Rewrite everything in the records below from the line containing "Across the items listed as" down to the line containing "- green bush", with "parked car" changed to "parked van" and nothing else altered. Return only those lines.
______
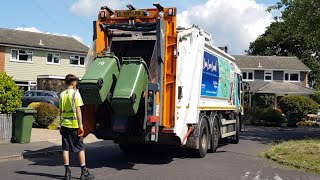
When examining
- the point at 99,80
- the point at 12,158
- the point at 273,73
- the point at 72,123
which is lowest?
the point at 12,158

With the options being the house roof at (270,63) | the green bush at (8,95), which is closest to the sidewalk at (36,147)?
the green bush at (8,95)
______
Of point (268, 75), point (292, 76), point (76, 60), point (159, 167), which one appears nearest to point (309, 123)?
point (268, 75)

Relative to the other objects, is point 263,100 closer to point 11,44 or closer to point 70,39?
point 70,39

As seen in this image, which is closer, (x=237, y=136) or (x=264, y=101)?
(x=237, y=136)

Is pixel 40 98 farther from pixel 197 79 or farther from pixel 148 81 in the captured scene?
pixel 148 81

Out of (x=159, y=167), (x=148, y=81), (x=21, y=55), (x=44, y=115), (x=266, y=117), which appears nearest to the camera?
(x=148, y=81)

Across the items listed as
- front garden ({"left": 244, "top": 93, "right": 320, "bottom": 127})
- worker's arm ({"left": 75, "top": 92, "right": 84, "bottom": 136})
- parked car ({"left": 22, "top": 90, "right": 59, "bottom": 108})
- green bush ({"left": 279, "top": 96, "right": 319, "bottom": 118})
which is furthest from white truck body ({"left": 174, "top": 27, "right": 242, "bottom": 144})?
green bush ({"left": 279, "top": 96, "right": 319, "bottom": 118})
______
REPLY TO THE EXERCISE:
Across the items listed as
- front garden ({"left": 244, "top": 93, "right": 320, "bottom": 127})
- worker's arm ({"left": 75, "top": 92, "right": 84, "bottom": 136})
- parked van ({"left": 22, "top": 90, "right": 59, "bottom": 108})
- green bush ({"left": 279, "top": 96, "right": 319, "bottom": 118})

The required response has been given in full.